L’altro giorno, quando abbiamo presentato il bellissimo libro di Maurizio Michieli – bellissimo per come è scritto, per ciò che racconta, per le finalità benefiche e per il cuore e l’identità che ci sono dentro – alla libreria del Porto Antico, in prima fila, accanto a Pinuccia Sardella, storica segretaria della Sampdoria, anima blucerchiata, e a Ludovica e Francesca Mantovani, venute a “controllare” la puntualità del loro fratello Enrico, seduto con noi al tavolo, c’era Anna Pettene.

Anche Anna era lì a “fare il tifo”. Per Maurizio e per suo marito Edoardo Garrone, uno che ha contribuito – e tanto – a far sì che la Sampdoria fosse dove è oggi. E, come tutti, in una serata di grazia, come se lo spirito del Natale, ma quello vero, fosse arrivato prima del tempo al Porto Antico, aggraziato dall’elegantissimo albero a led, anche Anna era solare e in splendida forma, elegantissima come l’albero.
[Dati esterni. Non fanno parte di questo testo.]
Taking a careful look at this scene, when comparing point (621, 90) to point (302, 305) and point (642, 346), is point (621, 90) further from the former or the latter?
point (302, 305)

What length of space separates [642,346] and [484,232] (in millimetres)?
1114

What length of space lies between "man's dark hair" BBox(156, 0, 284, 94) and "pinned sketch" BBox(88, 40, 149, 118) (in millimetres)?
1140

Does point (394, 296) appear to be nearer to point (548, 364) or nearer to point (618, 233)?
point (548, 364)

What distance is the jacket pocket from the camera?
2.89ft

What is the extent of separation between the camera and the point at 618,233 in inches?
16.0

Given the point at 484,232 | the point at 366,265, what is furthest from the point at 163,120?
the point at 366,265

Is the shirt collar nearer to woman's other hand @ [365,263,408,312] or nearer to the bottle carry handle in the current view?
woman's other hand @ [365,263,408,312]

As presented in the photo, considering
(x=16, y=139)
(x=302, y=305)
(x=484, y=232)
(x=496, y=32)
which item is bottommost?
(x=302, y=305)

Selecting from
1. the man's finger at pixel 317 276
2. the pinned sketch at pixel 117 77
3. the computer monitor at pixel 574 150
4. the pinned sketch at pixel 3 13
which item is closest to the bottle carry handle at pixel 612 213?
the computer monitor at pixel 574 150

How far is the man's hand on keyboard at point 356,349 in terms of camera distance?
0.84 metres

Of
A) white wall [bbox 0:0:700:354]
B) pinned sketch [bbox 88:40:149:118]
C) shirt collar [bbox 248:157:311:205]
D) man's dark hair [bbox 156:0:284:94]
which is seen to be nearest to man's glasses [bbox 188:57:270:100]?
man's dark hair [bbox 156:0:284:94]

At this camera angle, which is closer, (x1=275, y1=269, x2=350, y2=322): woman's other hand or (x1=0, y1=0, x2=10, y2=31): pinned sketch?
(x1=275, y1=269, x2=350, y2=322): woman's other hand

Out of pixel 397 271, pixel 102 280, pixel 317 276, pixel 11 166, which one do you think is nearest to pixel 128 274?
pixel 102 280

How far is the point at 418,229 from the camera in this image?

Marco Giampaolo, per dire, ha fatto uscire tutta la sua umanità da una certa ritrosia che appare e che invece è solo timidezza. La più bella scoperta della serata, Giampaolo, almeno per me. Anche se Federico Berlingheri, impeccabile addetto stampa blucerchiato, me l’aveva sempre raccontato.

L’altra scoperta è stata proprio Anna Pettene, che è moglie di Edoardo, ma che Edoardo rispetta a tal punto da dire sempre: “Lei è Anna, è mia moglie e la amo. Per favore, evitate di scrivere di lei solo come “moglie di Garrone”. Ha una sua storia e una sua personalità”. Che poi è un’altra dichiarazione d’amore.
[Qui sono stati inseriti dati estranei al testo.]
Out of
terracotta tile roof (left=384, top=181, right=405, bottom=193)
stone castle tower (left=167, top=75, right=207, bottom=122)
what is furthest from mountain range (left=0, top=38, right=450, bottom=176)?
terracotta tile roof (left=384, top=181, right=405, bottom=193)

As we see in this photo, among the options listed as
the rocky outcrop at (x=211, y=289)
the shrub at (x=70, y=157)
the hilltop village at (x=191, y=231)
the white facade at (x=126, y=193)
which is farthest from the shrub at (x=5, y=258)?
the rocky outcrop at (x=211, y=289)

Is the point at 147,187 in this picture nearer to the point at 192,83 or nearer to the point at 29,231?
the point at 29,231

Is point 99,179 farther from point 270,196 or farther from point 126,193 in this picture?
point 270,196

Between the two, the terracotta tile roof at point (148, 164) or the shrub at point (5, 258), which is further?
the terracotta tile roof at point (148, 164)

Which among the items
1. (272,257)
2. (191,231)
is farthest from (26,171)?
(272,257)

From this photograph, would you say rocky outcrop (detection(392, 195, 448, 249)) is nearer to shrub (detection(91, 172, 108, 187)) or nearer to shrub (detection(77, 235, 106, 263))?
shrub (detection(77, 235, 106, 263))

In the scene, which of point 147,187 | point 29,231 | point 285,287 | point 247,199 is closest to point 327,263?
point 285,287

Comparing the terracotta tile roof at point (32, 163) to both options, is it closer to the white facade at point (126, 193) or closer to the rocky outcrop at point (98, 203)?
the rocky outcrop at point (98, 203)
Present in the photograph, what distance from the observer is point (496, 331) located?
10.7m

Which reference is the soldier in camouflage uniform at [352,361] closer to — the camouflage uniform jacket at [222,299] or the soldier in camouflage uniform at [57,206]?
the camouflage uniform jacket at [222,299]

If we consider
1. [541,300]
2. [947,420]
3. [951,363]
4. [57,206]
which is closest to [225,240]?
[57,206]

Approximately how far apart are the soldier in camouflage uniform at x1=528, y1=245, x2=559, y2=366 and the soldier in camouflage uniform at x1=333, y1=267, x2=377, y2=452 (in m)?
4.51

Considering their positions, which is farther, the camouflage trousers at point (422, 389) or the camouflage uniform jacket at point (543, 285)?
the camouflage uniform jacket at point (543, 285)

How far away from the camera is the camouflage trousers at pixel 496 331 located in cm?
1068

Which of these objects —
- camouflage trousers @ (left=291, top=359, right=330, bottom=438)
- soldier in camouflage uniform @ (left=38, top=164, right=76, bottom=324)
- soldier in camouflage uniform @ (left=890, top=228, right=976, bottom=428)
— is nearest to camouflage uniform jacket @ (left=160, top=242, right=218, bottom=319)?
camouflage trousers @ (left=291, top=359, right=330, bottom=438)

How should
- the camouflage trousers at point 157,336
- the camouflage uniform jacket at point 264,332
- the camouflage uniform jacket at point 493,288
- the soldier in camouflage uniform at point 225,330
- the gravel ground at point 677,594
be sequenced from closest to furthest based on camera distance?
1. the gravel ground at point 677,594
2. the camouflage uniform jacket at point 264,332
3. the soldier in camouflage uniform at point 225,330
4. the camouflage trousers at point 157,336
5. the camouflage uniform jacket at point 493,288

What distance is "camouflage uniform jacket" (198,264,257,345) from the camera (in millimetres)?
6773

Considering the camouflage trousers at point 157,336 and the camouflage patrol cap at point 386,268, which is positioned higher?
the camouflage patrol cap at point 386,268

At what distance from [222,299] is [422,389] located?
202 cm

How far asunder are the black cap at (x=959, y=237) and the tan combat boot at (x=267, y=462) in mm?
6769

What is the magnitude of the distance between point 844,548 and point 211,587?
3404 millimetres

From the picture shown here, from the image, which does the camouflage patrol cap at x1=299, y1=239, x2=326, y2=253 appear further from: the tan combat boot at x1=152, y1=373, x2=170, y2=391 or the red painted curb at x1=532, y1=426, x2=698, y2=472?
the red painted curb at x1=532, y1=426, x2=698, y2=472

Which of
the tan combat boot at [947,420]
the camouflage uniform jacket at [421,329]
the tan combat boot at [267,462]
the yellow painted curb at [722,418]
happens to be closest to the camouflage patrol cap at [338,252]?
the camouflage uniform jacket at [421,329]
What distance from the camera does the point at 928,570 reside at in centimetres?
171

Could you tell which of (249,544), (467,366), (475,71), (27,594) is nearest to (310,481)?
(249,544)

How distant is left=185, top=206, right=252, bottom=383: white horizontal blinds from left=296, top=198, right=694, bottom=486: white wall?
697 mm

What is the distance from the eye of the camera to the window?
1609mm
Insomma, Anna nei mesi scorsi è stata indicata di volta in volta come possibile candidato sindaco di Genova per il centrodestra, possibile consigliere comunale, possibile assessore, varie ed eventuali.

Ma lei, che pure non ha mai nascosto le sue simpatie per il centrodestra e ad esempio è stata un’attivista della campagna per il no al referendum costituzionale, che invece vedeva Confindustria in prima linea per il sì, si è sempre chiamata fuori.
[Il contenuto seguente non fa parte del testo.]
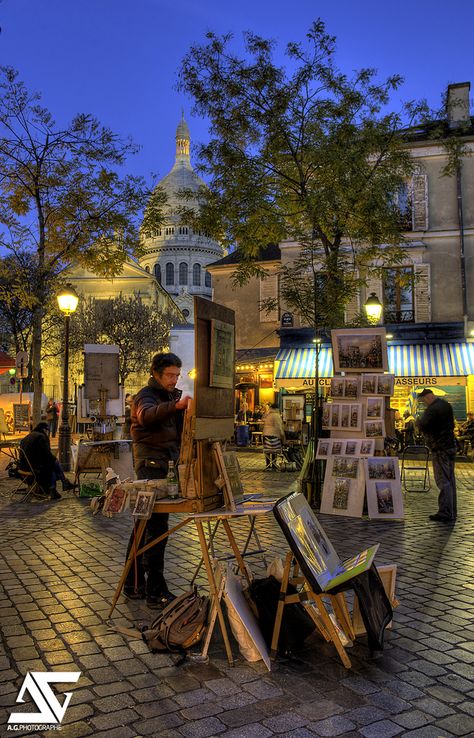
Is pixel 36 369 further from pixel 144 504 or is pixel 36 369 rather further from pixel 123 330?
pixel 123 330

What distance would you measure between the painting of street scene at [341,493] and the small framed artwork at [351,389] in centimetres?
125

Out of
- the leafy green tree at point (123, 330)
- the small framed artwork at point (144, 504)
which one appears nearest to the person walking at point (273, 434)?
the small framed artwork at point (144, 504)

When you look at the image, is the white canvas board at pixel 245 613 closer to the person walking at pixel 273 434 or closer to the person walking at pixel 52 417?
the person walking at pixel 273 434

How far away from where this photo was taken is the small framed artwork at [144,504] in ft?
13.3

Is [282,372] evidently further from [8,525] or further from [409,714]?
[409,714]

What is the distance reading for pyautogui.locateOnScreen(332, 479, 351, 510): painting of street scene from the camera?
848 centimetres


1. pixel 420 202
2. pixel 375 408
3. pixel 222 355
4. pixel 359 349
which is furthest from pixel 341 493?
pixel 420 202

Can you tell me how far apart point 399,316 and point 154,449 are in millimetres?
17264

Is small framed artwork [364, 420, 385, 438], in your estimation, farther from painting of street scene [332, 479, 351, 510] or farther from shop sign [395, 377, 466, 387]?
shop sign [395, 377, 466, 387]

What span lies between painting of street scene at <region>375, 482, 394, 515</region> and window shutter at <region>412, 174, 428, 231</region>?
47.5 ft

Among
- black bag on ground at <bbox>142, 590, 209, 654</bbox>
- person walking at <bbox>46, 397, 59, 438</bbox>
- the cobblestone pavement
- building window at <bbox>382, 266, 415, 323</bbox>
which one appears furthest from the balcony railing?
black bag on ground at <bbox>142, 590, 209, 654</bbox>

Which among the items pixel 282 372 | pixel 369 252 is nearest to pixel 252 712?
pixel 369 252

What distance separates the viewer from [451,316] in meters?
20.3

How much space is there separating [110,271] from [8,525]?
7.06 m
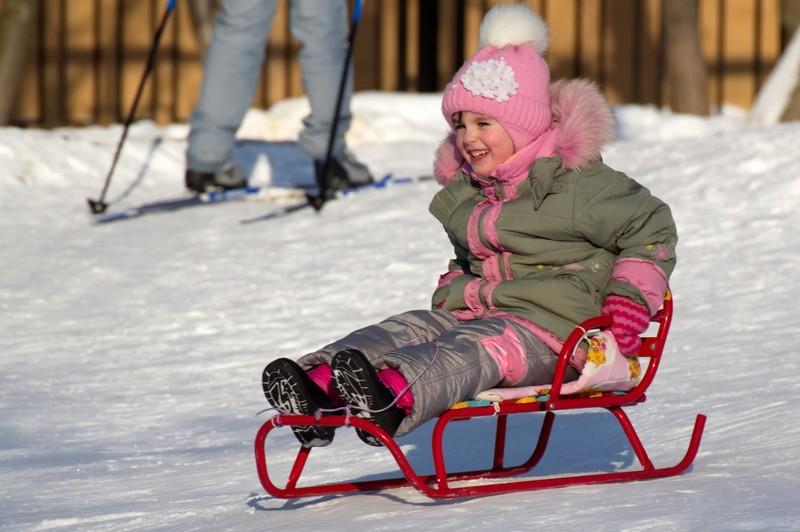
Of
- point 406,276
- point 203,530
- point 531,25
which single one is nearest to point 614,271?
point 531,25


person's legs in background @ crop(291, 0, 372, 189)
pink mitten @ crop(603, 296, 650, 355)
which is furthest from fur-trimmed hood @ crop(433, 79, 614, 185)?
person's legs in background @ crop(291, 0, 372, 189)

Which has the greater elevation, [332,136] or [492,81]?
[492,81]

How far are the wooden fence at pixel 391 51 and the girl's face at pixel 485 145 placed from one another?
27.0 ft

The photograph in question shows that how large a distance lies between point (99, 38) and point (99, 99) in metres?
0.44

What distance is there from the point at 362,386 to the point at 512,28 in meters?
1.14

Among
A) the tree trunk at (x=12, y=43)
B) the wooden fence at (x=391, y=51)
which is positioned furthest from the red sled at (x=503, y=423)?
the wooden fence at (x=391, y=51)

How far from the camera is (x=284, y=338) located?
6.46m

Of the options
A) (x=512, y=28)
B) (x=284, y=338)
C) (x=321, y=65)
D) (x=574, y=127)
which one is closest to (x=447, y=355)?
(x=574, y=127)

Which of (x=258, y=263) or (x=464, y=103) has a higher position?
(x=464, y=103)

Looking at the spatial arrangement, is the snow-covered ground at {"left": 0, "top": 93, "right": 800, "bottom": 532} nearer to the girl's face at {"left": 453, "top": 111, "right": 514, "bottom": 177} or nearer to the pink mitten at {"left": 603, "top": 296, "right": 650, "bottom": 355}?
the pink mitten at {"left": 603, "top": 296, "right": 650, "bottom": 355}

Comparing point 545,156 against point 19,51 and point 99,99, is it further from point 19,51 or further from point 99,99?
point 99,99

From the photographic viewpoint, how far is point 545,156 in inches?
165

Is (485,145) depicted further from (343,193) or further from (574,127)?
(343,193)

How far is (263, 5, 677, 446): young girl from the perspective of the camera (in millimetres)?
3750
Personalmente, confesso che di lei mi hanno sempre fatto un po’ paura i retweet e le condivisioni di pensieri social di leader ed esponenti del centrodestra che trovavo troppo estremi ed estremisti, dal tono di voce telematica inversamente proporzionale ai contenuti e al tentativo di risolvere sul serio i problemi.

Urlare o insultare serve forse a prendere voti, più raramente a far bene le cose.

Urlare o insultare, sotto un post, serve forse a sfogare le proprie frustrazioni, difficilmente a costruire qualcosa di meglio.

Insomma, questo essere sempre e comunque “social”, ma con la parte meno nobile del popolo dei like – che invece sa essere alto e nobilissimo, come dimostrano in tanti qui sulla “puntina” – mi spaventava un po’.

E invece.

Invece Anna Pettene ha dimostrato di essere cresciuta.

Continuo a non condividere tutto e sempre di Anna, ma ci mancherebbe che fosse così. A volte non condivido neppure tutto di me…

Ma la svolta è visibile: ora parla di contenuti, di mediazione familiare – la sua specialità da avvocato – di approccio solare e positivo alla politica, di “politica della gentilezza”.

Un po’ come fosse un Dalai Lama al pesto social, tanto è vero che non mancano i riferimenti “arancioni”, che non sono solamente quelli di Giovanni Toti e Marco Bucci, che sono state variabili indipendenti del suo impegno.

La Pettene è cresciuta anche dialogando con esponenti del centrosinistra.

Sulle cose, sui fatti, sui contenuti. Non sugli slogan.

Il dialogo col filosofo piddino Simone Regazzoni, uno che a volte o spesso si può non condividere, ma non è mai scontato e banale, è un ponte fra mondi.

Poi, certo, al centesimo duetto on line fra Simone e Anna, ti chiedi: “Ma non potrebbero telefonarsi, che fanno anche prima?”.

Ma il concetto è chiaro.

La politica della gentilezza, del dialogo, del rispetto, dell’arricchirsi reciprocamente con le idee degli altri, è la mia politica.

Un’altra politica possibile.

Che, nel caso di Anna, è passata dai retweet delle urla altrui ai tweet delle idee proprie.

Rivoluzione copernicana, consigliabile a tutti.